A slump in the US is the last thing needed in today’s markets; the Euro-zone is already flirting with recession and, quoting the new head of the ECB Mario Draghi, “Europe might be entering Mild recession by year end”. We are witnessing a meltdown in Europe, and as long as no treaty changes for the role of the ECB comes to light, things will not get any better. The previous nibbling of the ECB to purchase the troubled countries debt has shown that the central bank’s action were more toxic than tonic for the markets.

A deeper look in the Euro zone will only signal more alarms. Italy is struggling under a serious yoke of external debt without the ability of rolling it over in the private market. The EFSF had spent more than
€ 100Million buying up its own debt. Interestingly, until lately, an increase in Spanish and Italian yields coupled a decrease in German yields; but currently the couple broke up to have a surge in the distressed countries yields, while bunds yields remained stagnant at their lows signaling a complete avoidance of EUR-denominated assets. In addition, European banks (mainly the French ones) are becoming more hesitant to lend each other forcing the ECB to announce additional US dollar liquidity; this is quietly developing a liquidity crisis that could blow at any time. If French bank took a hit, the rating of France will not be spared, as a result the whole EFSF and rescue efforts will be served as Turkey for thanksgiving.

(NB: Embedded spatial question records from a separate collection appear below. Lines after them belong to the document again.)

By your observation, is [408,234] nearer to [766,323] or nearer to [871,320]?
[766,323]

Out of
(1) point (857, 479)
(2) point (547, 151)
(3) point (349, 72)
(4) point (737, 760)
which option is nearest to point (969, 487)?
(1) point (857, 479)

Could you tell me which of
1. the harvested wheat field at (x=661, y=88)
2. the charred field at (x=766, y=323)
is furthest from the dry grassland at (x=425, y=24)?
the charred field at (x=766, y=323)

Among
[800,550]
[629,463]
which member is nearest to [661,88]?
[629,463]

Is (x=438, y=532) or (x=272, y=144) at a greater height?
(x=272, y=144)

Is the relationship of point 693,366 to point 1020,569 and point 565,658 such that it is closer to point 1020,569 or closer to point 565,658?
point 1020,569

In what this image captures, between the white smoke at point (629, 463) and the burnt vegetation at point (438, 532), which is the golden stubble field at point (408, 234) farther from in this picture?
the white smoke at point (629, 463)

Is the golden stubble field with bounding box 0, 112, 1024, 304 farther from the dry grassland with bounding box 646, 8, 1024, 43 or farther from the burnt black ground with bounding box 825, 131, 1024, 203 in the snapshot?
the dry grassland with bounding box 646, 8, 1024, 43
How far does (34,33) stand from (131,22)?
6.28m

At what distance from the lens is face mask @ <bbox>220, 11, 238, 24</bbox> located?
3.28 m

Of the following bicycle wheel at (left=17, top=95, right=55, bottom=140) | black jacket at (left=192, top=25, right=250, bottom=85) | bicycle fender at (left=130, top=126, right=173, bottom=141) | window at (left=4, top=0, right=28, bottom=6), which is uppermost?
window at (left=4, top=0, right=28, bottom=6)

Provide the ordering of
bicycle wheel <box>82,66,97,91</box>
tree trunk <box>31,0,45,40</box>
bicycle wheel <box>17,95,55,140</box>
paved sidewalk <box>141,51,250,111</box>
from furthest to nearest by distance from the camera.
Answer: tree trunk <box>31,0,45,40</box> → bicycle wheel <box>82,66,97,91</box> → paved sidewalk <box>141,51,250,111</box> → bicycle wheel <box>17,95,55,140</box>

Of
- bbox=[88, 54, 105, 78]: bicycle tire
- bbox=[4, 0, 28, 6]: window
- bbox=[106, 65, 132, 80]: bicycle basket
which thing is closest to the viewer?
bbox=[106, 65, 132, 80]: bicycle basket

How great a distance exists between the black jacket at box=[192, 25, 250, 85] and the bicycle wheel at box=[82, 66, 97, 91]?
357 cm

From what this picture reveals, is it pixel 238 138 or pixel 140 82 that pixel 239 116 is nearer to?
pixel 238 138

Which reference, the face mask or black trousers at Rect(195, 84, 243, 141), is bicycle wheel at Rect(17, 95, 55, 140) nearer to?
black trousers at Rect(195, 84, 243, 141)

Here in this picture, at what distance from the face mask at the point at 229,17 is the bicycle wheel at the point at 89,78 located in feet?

Conclusion: We have an environment of panic and fear, if the prevailing problems came to light, things would change quickly. It would be good not to forget the big sell off which happened in August due to a political impasse that triggered market turmoil. In this respect, we find ourselves at a crossroads; either US congress reach an agreement and EU nations agree upon an alternative treaty that gives the ECB more autonomy and power, which in my view could be promising, or we delve back into another financial abyss, only this time deeper.


Best regards
Ramy Saadeh
Financial Avisor

© 2011 Copyright Ramy Saadeh - All Rights Reserved

Disclaimer: The above is a matter of opinion provided for general information purposes only and is not intended as investment advice. Information and analysis above are derived from sources and utilising methods believed to be reliable, but we cannot accept responsibility for any losses you may incur as a result of this analysis. Individuals should consult with their personal financial advisors.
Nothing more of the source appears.